According to wikipedia, his dad was an economist.
Wow go figure, a person of the older generation complaining about us young whipper snappers complaining all the damn time. He might as well have said “get off my lawn”. The funny thing is, he’s complaining about a rotary phone. His grandpa could then apply the same line of thought and say ‘well in my day, rotary phones were a thing of the future!’. Another funny thing: Us young people will be the ones that will be supporting the ‘older’ generation because they decided to buy a condo in Miami rather than save up for retirement.
Boyd Durkin:
Hmm. Are you saying that pornography comes with sound, too? I wonder how they use it? ;-)
“Can you give it a second…it’s going to space!”
Just hysterical.
Yeah, I remember when we used to have to look through back issues of National Geographics to see pictures of boobs.
We had a black and white TV that was driven by vacuum tubes. Each tube had a heating element and some arcane mechanical device inside. Collectively, and without the aid of computers or software, these tubes were able to collect and reconstruct video and audio.
Wielding slide rules and watching ‘computer monitors’ that were actually just connected to cameras looking at documents, people were able to put men on the moon. If a catastrophe happened… like the oxygen tank on the spaceship constructed from metal, wires, switches, and relays and steered by looking at a stick stuck to the window exploded… these men were able to pull together and McGyver an air scrubber from what was available.
I tell people to git off my lawn all the time!
Doug Stanhope is quite libertarian
He’s also right about duck anuses.
Now I feel like shit for being such a depressing whiny-ass complainer.
Well I, for one, welcome the oncoming apocalypse. Apocalypses always get such a bad rap, probably from their constant negative portrayal. We’ve tried everything else; why not give the whole marauding-motorcycle-gangs thing a chance?
Huh, that’s actually not a bad campaign slogan. Have to shorten it — too hard to fit on a button.

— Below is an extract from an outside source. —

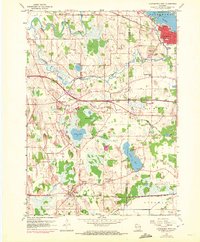 Oconomowoc West 1959 topographic map thumbnail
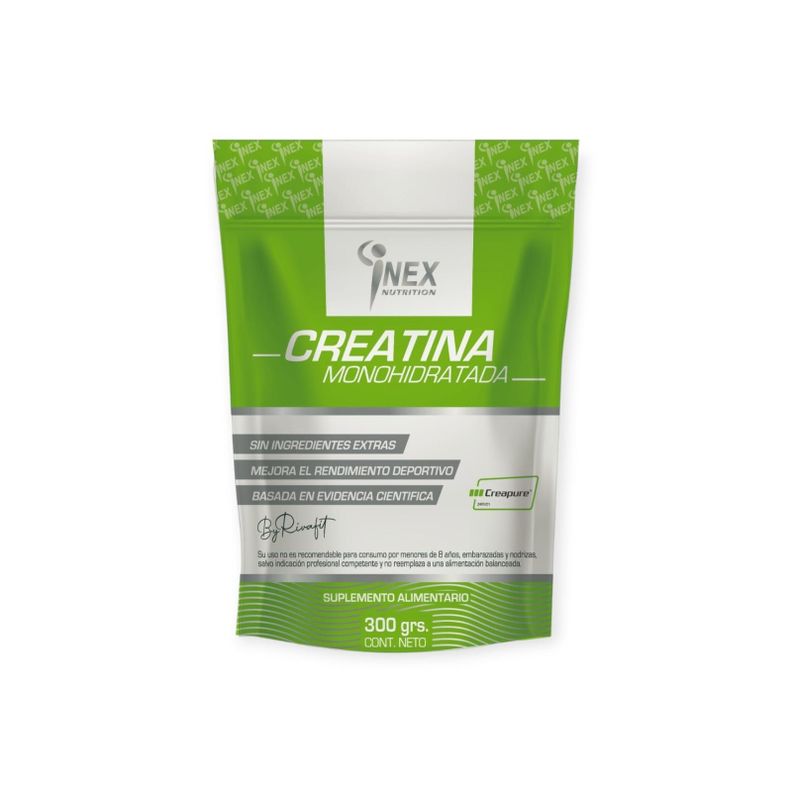 CREATINA MONOHIDRATADA 300GR INEX NUTRITION (BY RIVAFIT)-0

Doug Stanhope is quite libertarian
Shame he isn’t very funny.
He’s right about the coins, though…having a pound coin rather than a pound bill was a lot better. Of course it doesn’t work here because the cotton industry has a lot of lobbyists and the cotton industry makes a lot of money off of selling cotton for bills, so the government will never abolish the dollar bill. Even though it would save millions per year.

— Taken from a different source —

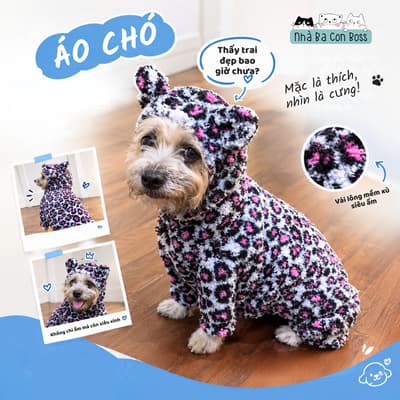 Jumpsuit Da Beo Hồng Cho Chó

Not me. I’d much rather carry a few grams of paper than several pounds of metal.
The only way you’d be carrying several pounds of metal is if you had a couple hundred dollars worth of coins…which would be your own damn fault for not turning them in for banknotes. :) They still have notes for 5, 10, 20, and 50 pounds. The only coins for pounds are for 1s and 2s.
The GAO released a report that noted that if we just got rid of the one dollar bills, the U.S. would actually save $522 million per year in printing costs. That’s how much cotton lobbyists convince politicians to suck out of the economy just so we can keep paying for a bill that lasts less than 2 years instead of a coin that lasts for 30.

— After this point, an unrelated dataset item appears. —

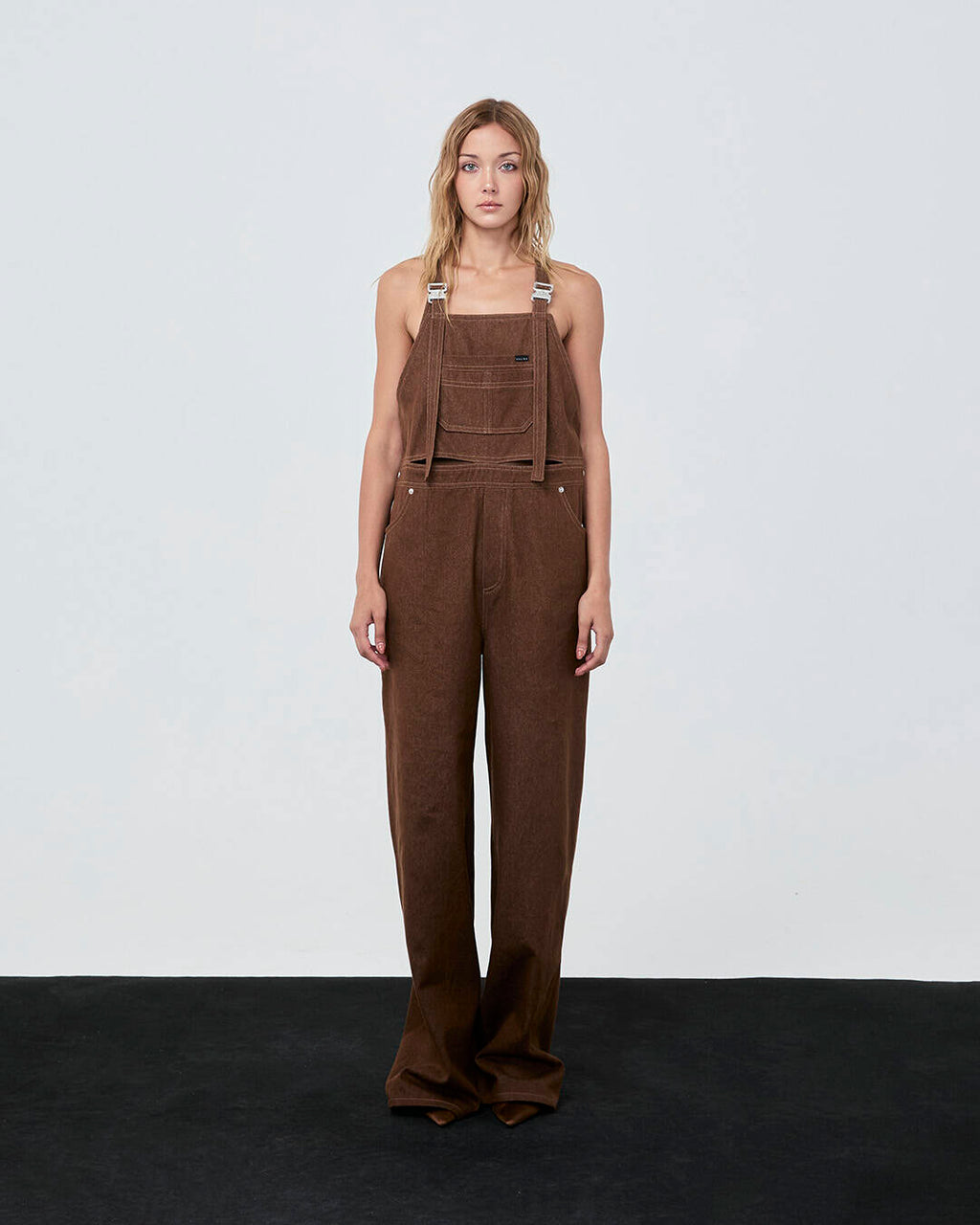 Oversized OVERALLS Jumpsuit Brown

Of course, the government would probably then just use that savings to create a subsidy for all the cotton farmers to offset the loss of business and buy their vote anyway, so I suppose it’s kind of pointless to debate it.
(sigh)
I listened to his appearance on O&A the other day and heard the audio from this clip and thought “right on.”
I don’t think he is being crotchety, really, just observing that in general, people are very comfortable and entitled, and have been for a very long time. Bailouts are being enacted because people do not want to give up these comforts – and quite probably, many people might not know how to hack life without a lot of the material goods upon which they’ve come to rely. They would learn, of course, over time. If we were truly thrown into a 1930s-era type of depression, how many suicides would we see, as people melt down over the loss of their stuff/status?
On O&A, Louis compared the US to the Yankees of the 90s. The Yankees were on top, but rather than nurture their young talent and invest in the future, they spent top dollar on seasoned players that nevertheless couldn’t deliver after awhile, and then the Yankees would fire the manager. They were not content to NOT be #1 for a few seasons while they trained a new generation of talent. America did the same thing: our obsession with being #1 in everything and blaming our leaders when things turned sour kind of got us in this mess. We were not content to sit back and regroup from time to time, and the quest for dominance blinded us to looming problems. I am not doing the best job of explaining the analogy, but when I heard it, I got it, and I agreed with it. You can find the show on Audible.com, go to Opie and Anthony and download the March 2, 2009 broadcast.
Louis does have liberal/socialist leanings but I can’t help thinking there’s a huge kernel of libertarianism in his make-up.
Amy,
Well, as Ron Paul once said, everyone’s born a libertarian…it’s just that the public school system beats it out of them. :)
no kidding, UCrawford. I am a public school teacher and find myself fighting uber-left thinking, anti-drug policy, etc. etc. line-toeing on a daily basis. I teach 10th-12th grades, kids old enough to be bored with the standard curriculum, know their own minds, and ready for a challenge, yet school continues to pound nonsense into their heads, and prosecute them when they dare show individual or contrarian thought.
Yet I teach so I can help teens accomplish their (possible subconsciously) subversive activities. I find it satisfying to encourage their rebellious streaks. Perhaps that makes me a bad teacher. But it helps me enjoy my job.
Now if I can get tenure and continue to resist joining the NJEA…that’s a toughie.
Amy,
A bad teacher is one who doesn’t care what the students think about, as long as they’re doing whatever the teacher says and checking all the blocks the system says they need to check.
So no, I don’t think you’re a bad teacher…in fact, the best teachers I had were the ones who pushed me to think for myself like you do with your kids.
I don’t see what any of this has to do with capitalism. Lack of gratitude, maybe, but who deserves our gratitude? Capitalism? Capitalists? Rich people? Come on.
Also, doesn’t this analysis that capitalism is under-appreciated leave out the essential point that part of what consumerism does is create perpetual dissatisfaction (via advertising, planned obsolescence, etc.) to drive sales?